(PROVIDED DATA)
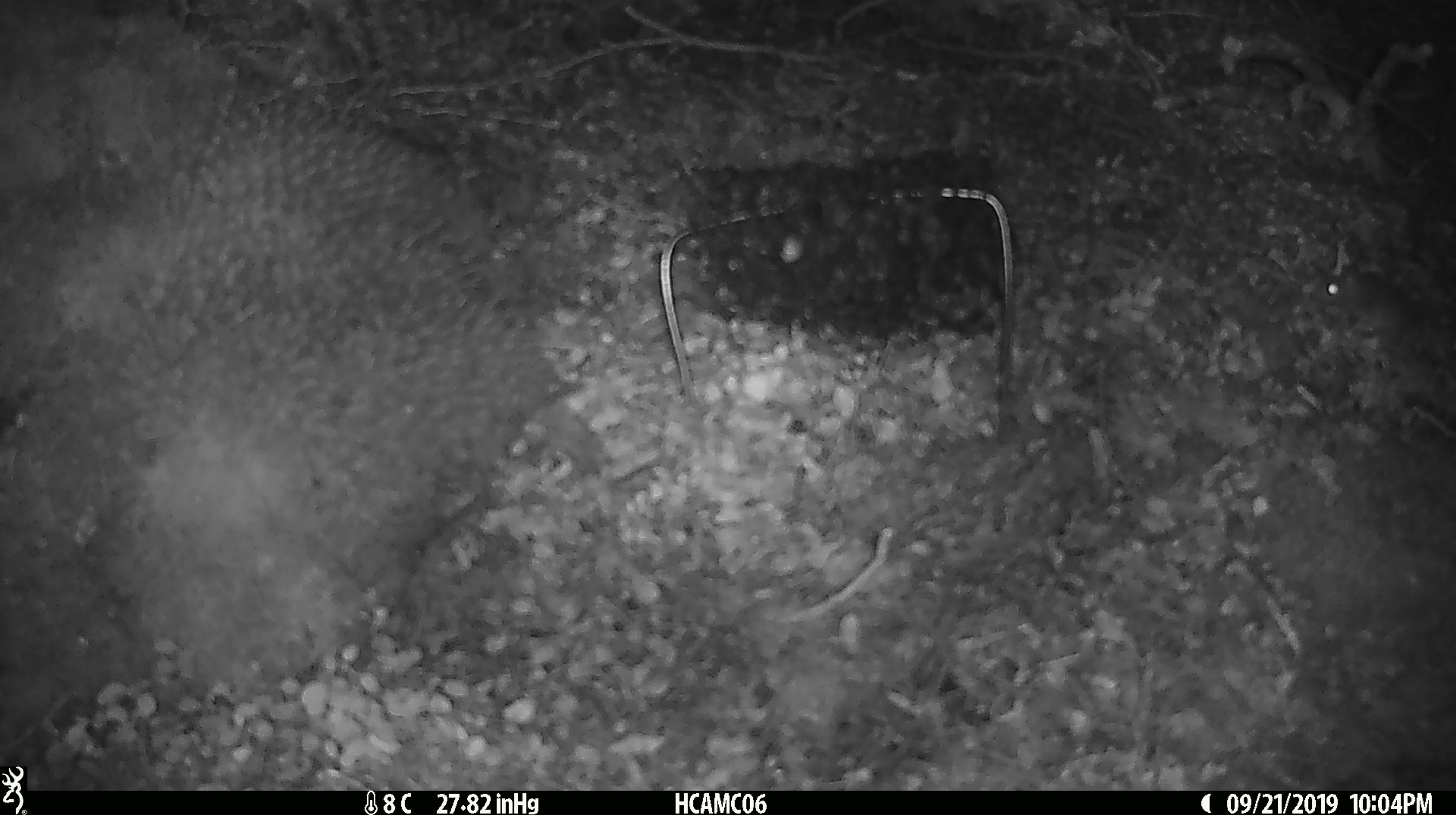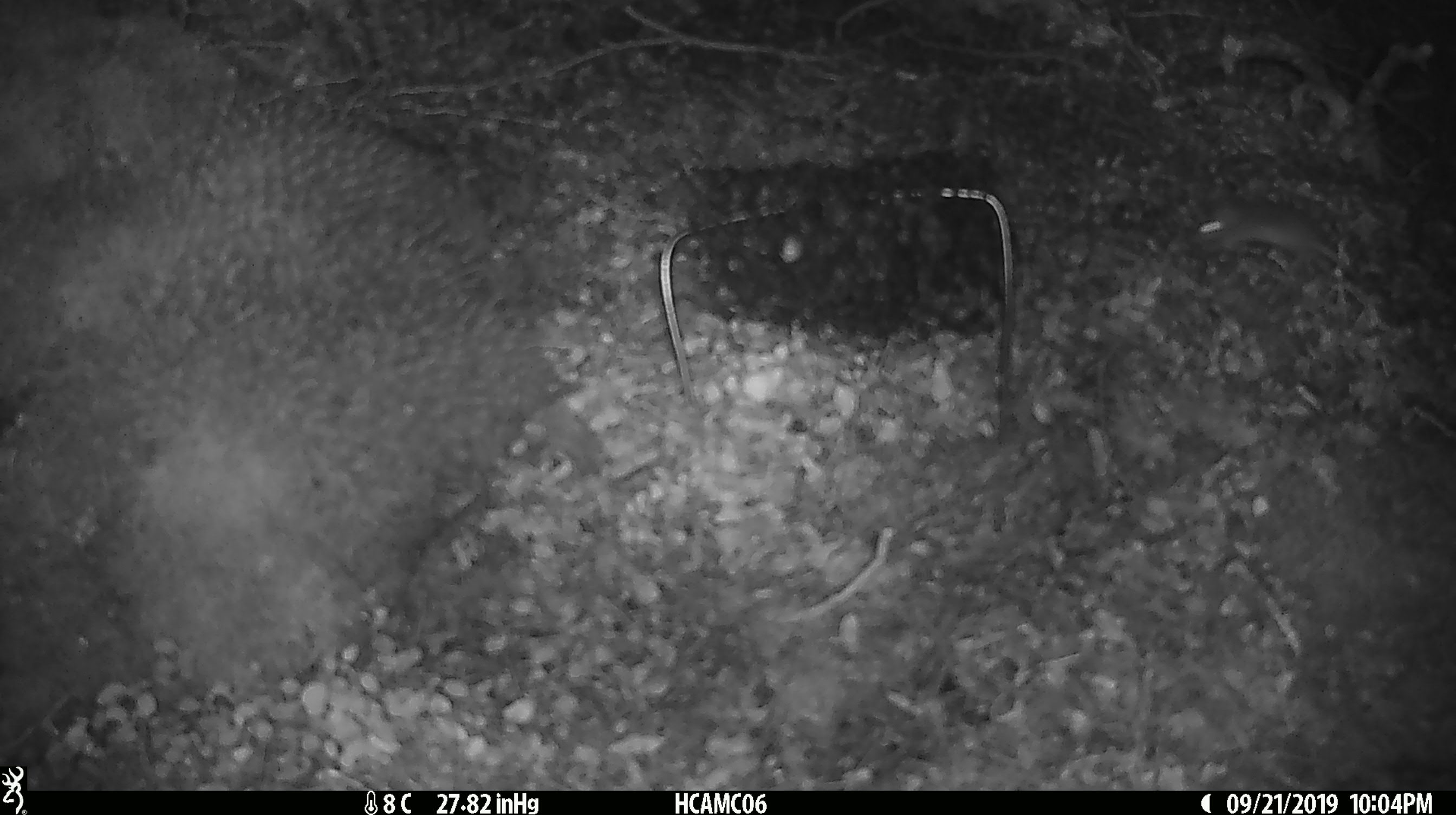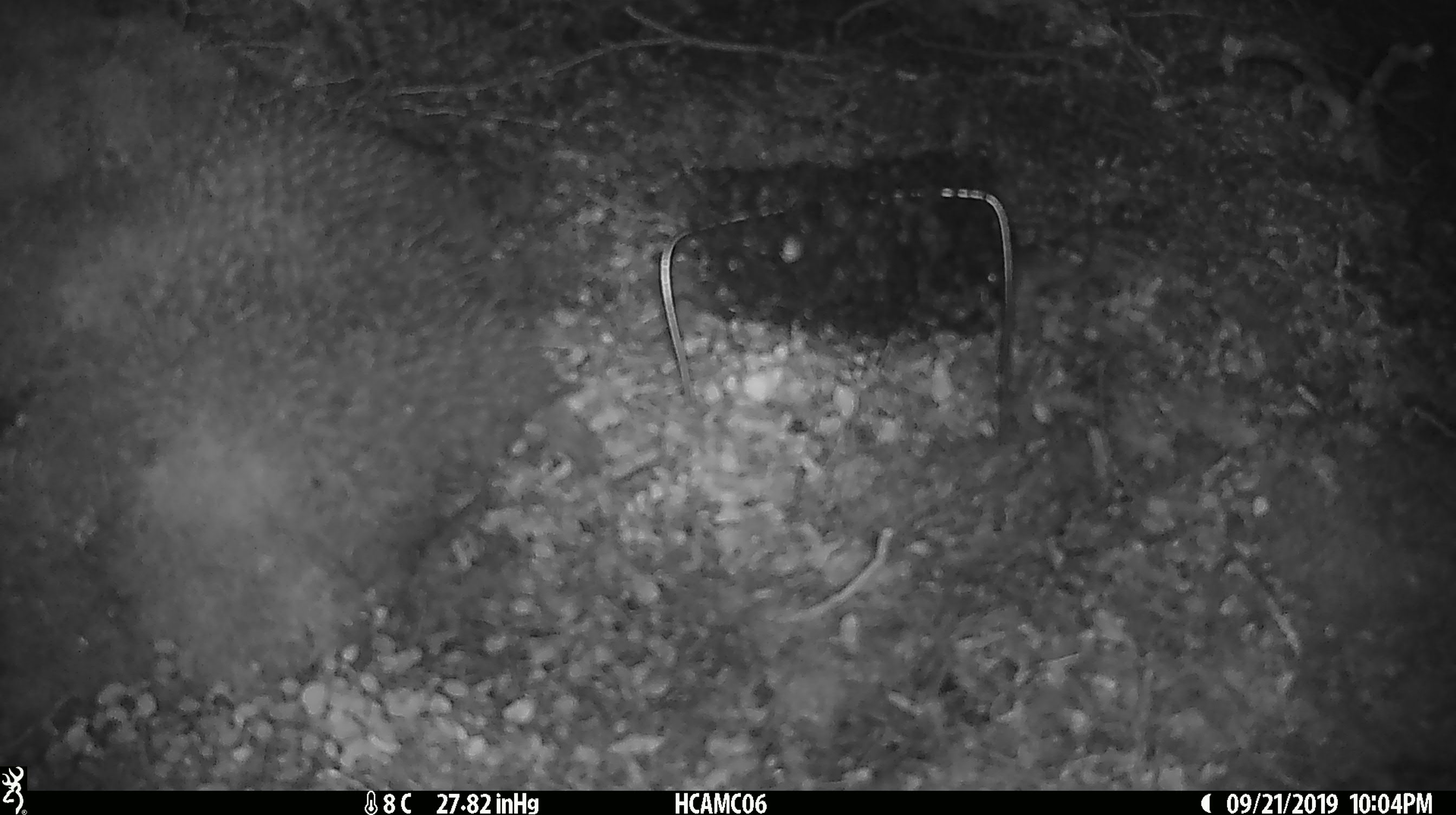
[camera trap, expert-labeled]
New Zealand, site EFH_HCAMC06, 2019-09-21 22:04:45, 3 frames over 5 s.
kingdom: Animalia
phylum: Chordata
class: Mammalia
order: Rodentia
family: Muridae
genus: Mus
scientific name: Mus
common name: mouse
Mouse (Mus).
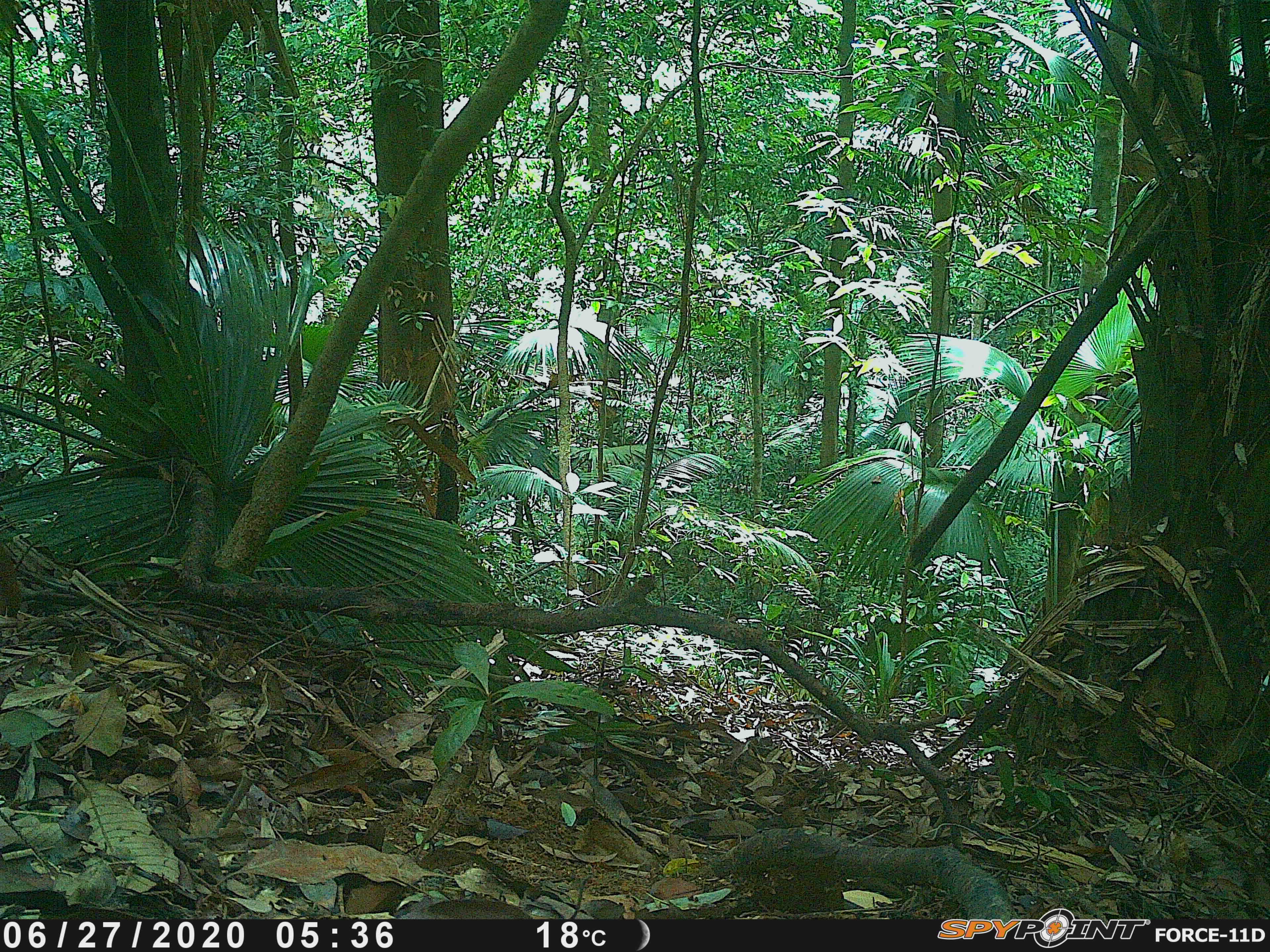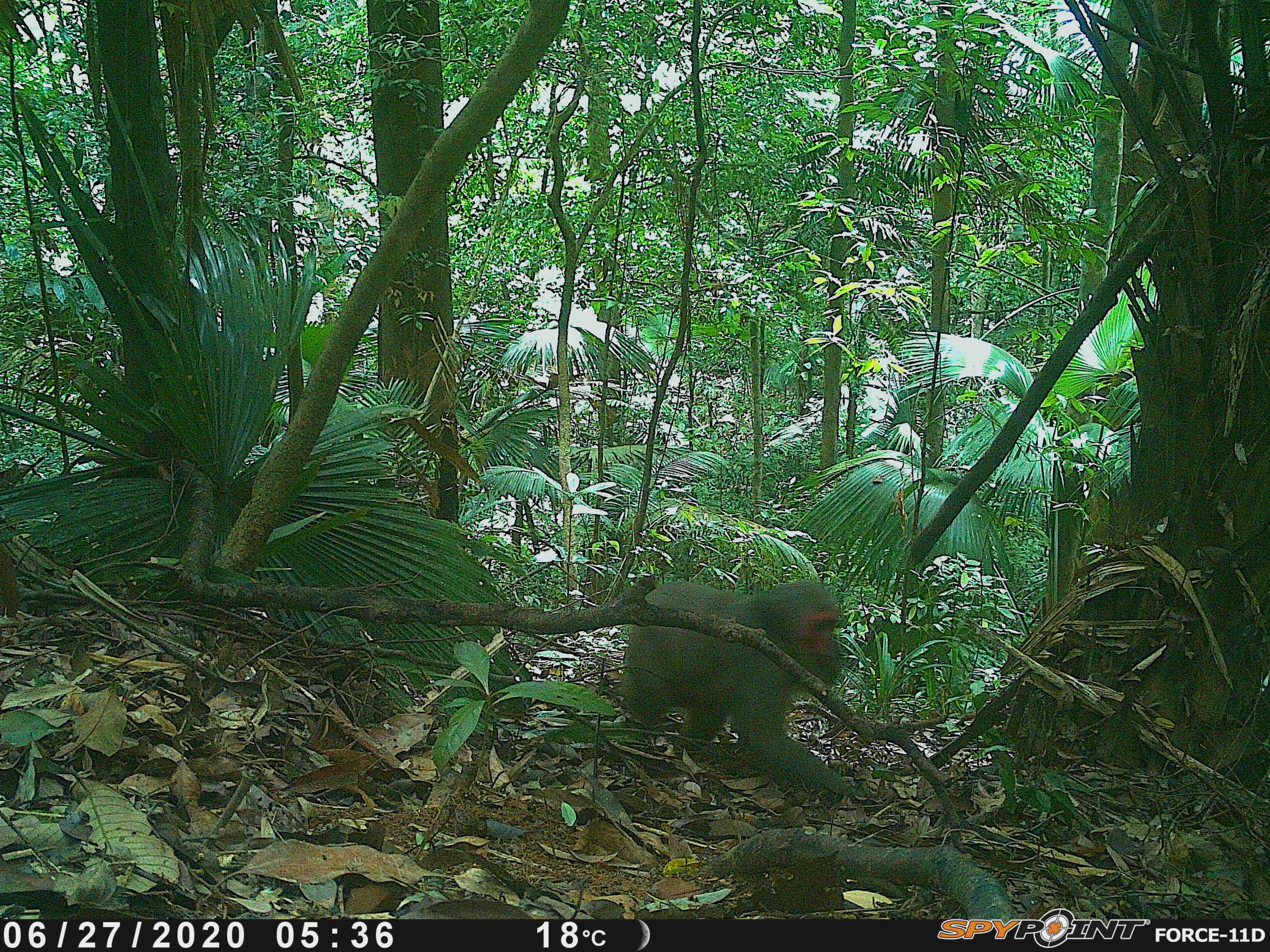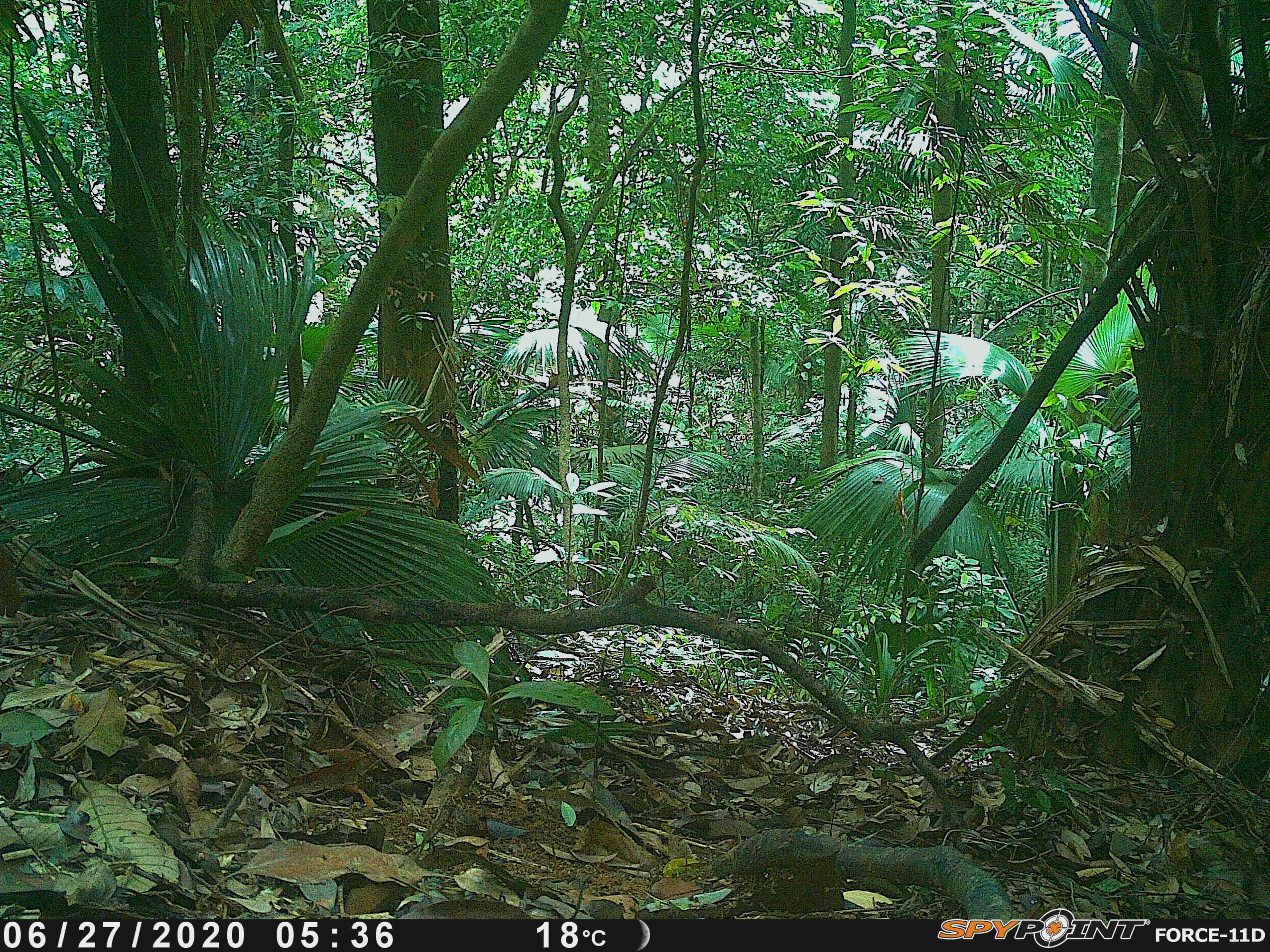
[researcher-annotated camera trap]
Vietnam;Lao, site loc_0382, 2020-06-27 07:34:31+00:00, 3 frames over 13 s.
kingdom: Animalia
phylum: Chordata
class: Mammalia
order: Primates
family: Cercopithecidae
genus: Macaca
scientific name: Macaca arctoides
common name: stump-tailed macaque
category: stump tailed macaque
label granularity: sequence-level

(EXERCISE PROMPT)
I would like the data copied exactly as it stands, with no pictures included.

(FINISHED TASK)
[camera trap, expert-labeled]
New Zealand, site EFH_HCAMC06, 2019-09-21 22:04:45, 3 frames over 5 s.
kingdom: Animalia
phylum: Chordata
class: Mammalia
order: Rodentia
family: Muridae
genus: Mus
scientific name: Mus
common name: mouse
Mouse (Mus).
[researcher-annotated camera trap]
Vietnam;Lao, site loc_0382, 2020-06-27 07:34:31+00:00, 3 frames over 13 s.
kingdom: Animalia
phylum: Chordata
class: Mammalia
order: Primates
family: Cercopithecidae
genus: Macaca
scientific name: Macaca arctoides
common name: stump-tailed macaque
category: stump tailed macaque
label granularity: sequence-level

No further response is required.